Lightning gives the, otherwise limited, Bitcoin system a way to “scale.” And, more importantly, a way to scale in a trust-minimized way, one that is done without counterparty risk and one that is done without credit. When you use Lightning, you are using Bitcoin.

Lightning is still in its infancy and we’ve already seen a swell of interest, companies, and improvements that will solidify its place in the Bitcoin stack and may greatly improve Bitcoin’s ability to function globally at scale.

Footnotes

  1. Bitcoin exhibits all the properties of gold as money in addition to absolute audibility. Gold is hard money because it can be stockpiled over time, and has the lowest inflation rate of all metals.

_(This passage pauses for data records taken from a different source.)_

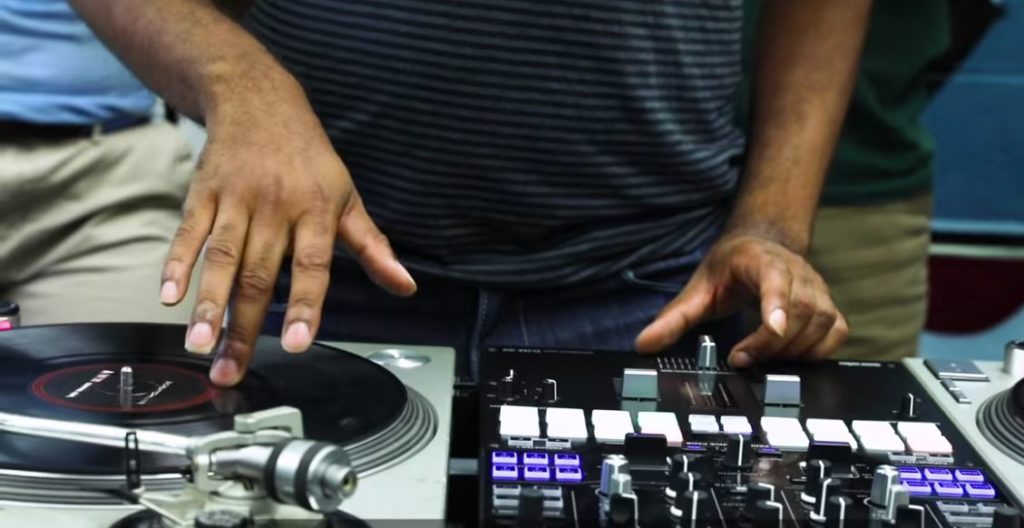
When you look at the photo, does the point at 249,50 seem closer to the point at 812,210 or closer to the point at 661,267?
the point at 661,267

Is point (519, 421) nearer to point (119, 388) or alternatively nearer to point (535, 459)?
point (535, 459)

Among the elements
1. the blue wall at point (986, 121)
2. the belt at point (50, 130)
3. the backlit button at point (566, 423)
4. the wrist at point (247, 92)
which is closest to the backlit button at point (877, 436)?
the backlit button at point (566, 423)

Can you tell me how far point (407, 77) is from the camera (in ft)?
4.53

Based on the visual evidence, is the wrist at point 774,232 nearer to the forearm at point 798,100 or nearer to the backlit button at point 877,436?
the forearm at point 798,100

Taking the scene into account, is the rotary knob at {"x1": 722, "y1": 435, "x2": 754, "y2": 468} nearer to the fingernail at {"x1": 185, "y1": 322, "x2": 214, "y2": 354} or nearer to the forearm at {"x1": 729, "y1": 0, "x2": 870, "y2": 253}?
the fingernail at {"x1": 185, "y1": 322, "x2": 214, "y2": 354}

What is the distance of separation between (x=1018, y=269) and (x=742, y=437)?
1845mm

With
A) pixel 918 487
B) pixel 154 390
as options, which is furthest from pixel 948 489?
pixel 154 390

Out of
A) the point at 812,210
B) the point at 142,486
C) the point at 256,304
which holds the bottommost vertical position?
the point at 142,486

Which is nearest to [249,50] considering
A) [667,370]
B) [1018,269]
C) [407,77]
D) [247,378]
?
[407,77]

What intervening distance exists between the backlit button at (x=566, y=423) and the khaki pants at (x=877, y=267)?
1139 mm

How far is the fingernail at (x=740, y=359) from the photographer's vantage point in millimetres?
1245

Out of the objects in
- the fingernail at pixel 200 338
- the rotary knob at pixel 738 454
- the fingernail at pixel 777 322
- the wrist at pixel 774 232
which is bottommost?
the rotary knob at pixel 738 454

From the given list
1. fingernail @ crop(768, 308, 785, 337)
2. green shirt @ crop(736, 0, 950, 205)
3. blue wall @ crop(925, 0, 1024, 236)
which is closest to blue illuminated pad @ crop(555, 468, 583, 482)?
fingernail @ crop(768, 308, 785, 337)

Bitcoin can be stockpiled over time and wont ruin, has an inflation rate under 2.5% and will be 1% in 2024. It is also auditable all the way to its smallest unit. This auditability is also democratized — you can audit Bitcoin’s entire hard-capped supply at home without trusting an intermediary.
  2. “gold layering” refers to the deconstruction of gold (as money) into its different representations and functions. A gold certificate is not the same as a gold bar.
  3. The holder of a gold certificate trusts that the issuer of the certificate is holding the gold that the certificate is claimed against. The holder of the gold certificate does not audit the integrity of the gold and independently verify its purity. That happens a few layers down at the level of the custodian of the physical gold coins or bars. So, trust is segmented across all the different relationships that makes gold gold.
  4. When a customer initiates a trade or, in the case Bitfinex, engages in derivatives trading, they are using Bitcoin-denominated credit to do so. Bitcoins are not moving or facilitating any kind of activity, the new synthetic instruments that the customers are engaged with are facilitating that activity. Bitcoins are used for settlement purposes when a customer withdraws or deposits onto the platform.